Since I was wide awake, I checked on another couple whom we had known and admired from that time and place—an older husband and wife who had been friends of Frank and Claudia since long before the mailbox existed. As I expected, the husband had died—though not that long ago. But his wife survives.
I thought about that husband, in particular, because something I had written in one of my last columns for The Beacon—something related directly to Sunset Beach and indirectly to Bird Island—had peeved him enough to tell me so to my face. But instead of fussing and fuming, he gave me some calm advice.
“Just because you’re telling the truth,” he whispered, “doesn’t mean that what you’re saying is always right.” As anyone who knows me can attest, I have failed to heed that advice time after time, because I have often had trouble differentiating between what was true and right, and what was true and wrong.
In fact, that dead reckoning—between truths and falsehoods, rights and wrongs—is what continues to concern me most, in all aspects of life and society, as I steer towards the end of my 60th year, hoping that all the logs I leave behind aren’t lost. But clouds obscure the stars, and I often fail as a navigator.

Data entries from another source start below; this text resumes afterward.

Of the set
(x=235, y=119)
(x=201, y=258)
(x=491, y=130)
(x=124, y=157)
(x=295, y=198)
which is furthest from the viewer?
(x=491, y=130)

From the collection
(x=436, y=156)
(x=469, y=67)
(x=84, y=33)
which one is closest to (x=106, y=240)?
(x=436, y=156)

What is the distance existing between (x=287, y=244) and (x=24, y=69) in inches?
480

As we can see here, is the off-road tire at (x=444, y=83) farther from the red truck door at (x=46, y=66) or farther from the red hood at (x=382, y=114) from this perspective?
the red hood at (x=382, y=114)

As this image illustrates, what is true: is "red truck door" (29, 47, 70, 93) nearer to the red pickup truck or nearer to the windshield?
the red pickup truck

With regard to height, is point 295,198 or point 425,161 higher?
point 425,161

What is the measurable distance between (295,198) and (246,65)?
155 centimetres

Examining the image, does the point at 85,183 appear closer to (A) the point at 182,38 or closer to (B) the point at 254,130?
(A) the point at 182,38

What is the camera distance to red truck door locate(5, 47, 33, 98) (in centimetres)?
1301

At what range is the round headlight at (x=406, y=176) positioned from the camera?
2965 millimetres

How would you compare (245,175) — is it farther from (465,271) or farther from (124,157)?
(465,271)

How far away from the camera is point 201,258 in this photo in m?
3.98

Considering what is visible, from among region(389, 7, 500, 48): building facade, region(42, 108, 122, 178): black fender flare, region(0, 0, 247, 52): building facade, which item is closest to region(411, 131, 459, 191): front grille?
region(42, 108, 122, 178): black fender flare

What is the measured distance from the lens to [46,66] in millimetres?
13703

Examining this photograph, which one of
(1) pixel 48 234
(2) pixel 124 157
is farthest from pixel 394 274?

As one young man once said of an older man’s truths, “But I tell you, love your enemies and pray for those who persecute you, that you may be children of your Father in heaven. He causes his sun to rise on the evil and the good, and sends rain on the righteous and the unrighteous” (Matt. 5:44-45, NASB).
In the end, whether we’re family or not, whether we love one another or not, we are all kindred spirits.